--- PROBLEM DETAILS ---
Can you give all the records again without altering a single character?

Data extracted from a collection
|---|
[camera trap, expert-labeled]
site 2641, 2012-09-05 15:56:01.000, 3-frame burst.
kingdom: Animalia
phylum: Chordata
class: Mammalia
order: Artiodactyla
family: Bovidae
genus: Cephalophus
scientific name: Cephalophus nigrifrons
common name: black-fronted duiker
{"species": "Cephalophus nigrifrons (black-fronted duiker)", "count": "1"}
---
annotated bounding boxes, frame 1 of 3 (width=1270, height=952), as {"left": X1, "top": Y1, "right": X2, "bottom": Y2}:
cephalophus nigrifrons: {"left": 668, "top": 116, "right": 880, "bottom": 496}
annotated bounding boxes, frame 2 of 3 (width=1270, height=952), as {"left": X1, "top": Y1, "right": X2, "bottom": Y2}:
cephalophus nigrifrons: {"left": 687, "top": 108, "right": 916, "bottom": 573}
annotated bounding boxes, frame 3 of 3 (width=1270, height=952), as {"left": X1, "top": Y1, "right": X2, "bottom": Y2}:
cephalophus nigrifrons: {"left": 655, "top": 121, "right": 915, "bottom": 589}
|---|
--- EXERCISE OUTPUT ---
[camera trap, expert-labeled]
site 2641, 2012-09-05 15:56:01.000, 3-frame burst.
kingdom: Animalia
phylum: Chordata
class: Mammalia
order: Artiodactyla
family: Bovidae
genus: Cephalophus
scientific name: Cephalophus nigrifrons
common name: black-fronted duiker
{"species": "Cephalophus nigrifrons (black-fronted duiker)", "count": "1"}
---
annotated bounding boxes, frame 1 of 3 (width=1270, height=952), as {"left": X1, "top": Y1, "right": X2, "bottom": Y2}:
cephalophus nigrifrons: {"left": 668, "top": 116, "right": 880, "bottom": 496}
annotated bounding boxes, frame 2 of 3 (width=1270, height=952), as {"left": X1, "top": Y1, "right": X2, "bottom": Y2}:
cephalophus nigrifrons: {"left": 687, "top": 108, "right": 916, "bottom": 573}
annotated bounding boxes, frame 3 of 3 (width=1270, height=952), as {"left": X1, "top": Y1, "right": X2, "bottom": Y2}:
cephalophus nigrifrons: {"left": 655, "top": 121, "right": 915, "bottom": 589}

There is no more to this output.